─── Extracted text

Tuesday, 25 September 2012

Stack Operation using C Language


Stack......
a stack is an area of memory that holds all local variables and parameters used by any function
One way of describing the stack is as a last in, first out (LIFO)
The push operation adds a new item to the top of the stack, or initializes the stack if it is empty
 If the stack is full and does not contain enough space to accept the given item, the stack is then considered to be in an overflow state. The pop operation removes an item from the top of the stack. A pop either reveals previously concealed items, or results in an empty stack, but if the stack is empty then it goes into underflow state (It means no items are present in stack to be removed)


Stack Operation Using Single Link List 

#include<stdio.h>
#include<conio.h>
typedef struct st_stack
{
int data;
struct st_stack *next;
}stack;
/* Function Prototype */
stack* create(int);
void push(stack**,int);
void pop(stack**);
void print(stack*);
void main()
{
stack *start=NULL;
int n,s,opt;



do
{
clrscr();
printf("\n1. Print\n2. Push\n0. Exit \nEnter your choice>> ");
fflush(stdin);
scanf("%d",&opt);
switch(opt)

──────
─── Supplied information

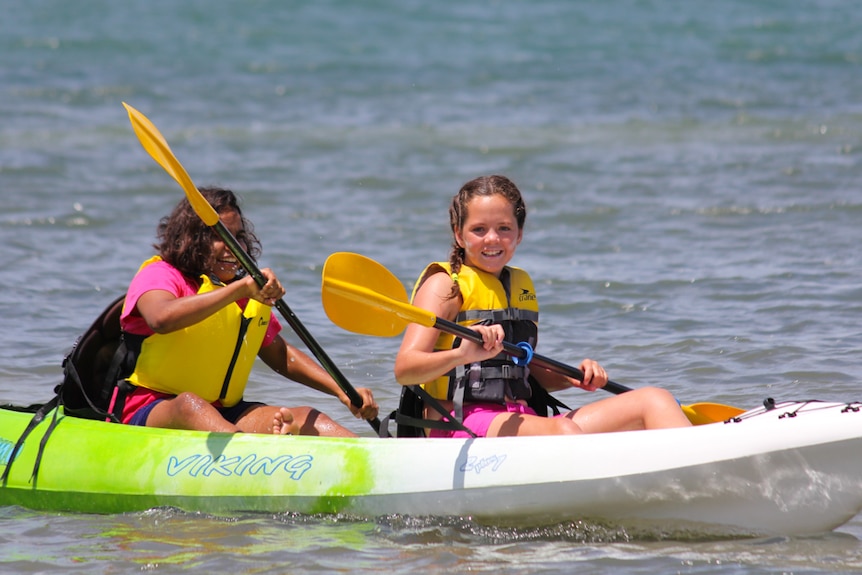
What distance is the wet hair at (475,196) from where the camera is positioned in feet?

──────
─── Supplied information

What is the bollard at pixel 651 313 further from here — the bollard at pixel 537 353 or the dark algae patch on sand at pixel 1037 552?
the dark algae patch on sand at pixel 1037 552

──────
─── Supplied information

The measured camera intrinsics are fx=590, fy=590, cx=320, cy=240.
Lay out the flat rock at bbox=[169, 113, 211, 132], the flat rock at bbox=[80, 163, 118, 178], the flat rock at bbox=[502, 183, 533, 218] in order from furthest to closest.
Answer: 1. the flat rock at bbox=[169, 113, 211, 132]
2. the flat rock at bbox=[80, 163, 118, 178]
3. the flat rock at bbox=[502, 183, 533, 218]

──────

| To be done |
(a) According to the post on stack operations in C, what state is the stack in when a pop is attempted and the stack is empty?
(b) Please carry the post on stack operations in C forward from its last line.
The lines have no part in this.

| Answers to each task |
(a) It goes into an underflow state.

(b)
{
case 1:
print(start);
getch();
break;

case 2:
printf("Enter Number for add in Stack>> ");
scanf("%d",&n);
push(&start,n);
break;
case 3:
pop(&start);
break;
case 0:
break;
default:
printf("\nInvalid Choice ");
getch();
}
}while(opt!=0);
}



stack * create(int n)
{
stack *nw;
nw=(stack*) malloc(sizeof(stack));
nw->data=n;
nw->next=NULL;
return(nw);
}
void push(stack **st,int n)
{
stack *nw=create(n);
if(*st==NULL)
{
*st=nw;
}
else
{
nw->next=*st;
*st=nw;
}

}
void pop(stack **st)
{
stack *pt;
if(*st==NULL)
{
printf("\nStack is empty");
getch();
}
else
{
pt=*st;
*st=(*st)->next;
}
}
void print(stack *st)
{
stack *pt;
for(pt=st;pt!=NULL;pt=pt->next)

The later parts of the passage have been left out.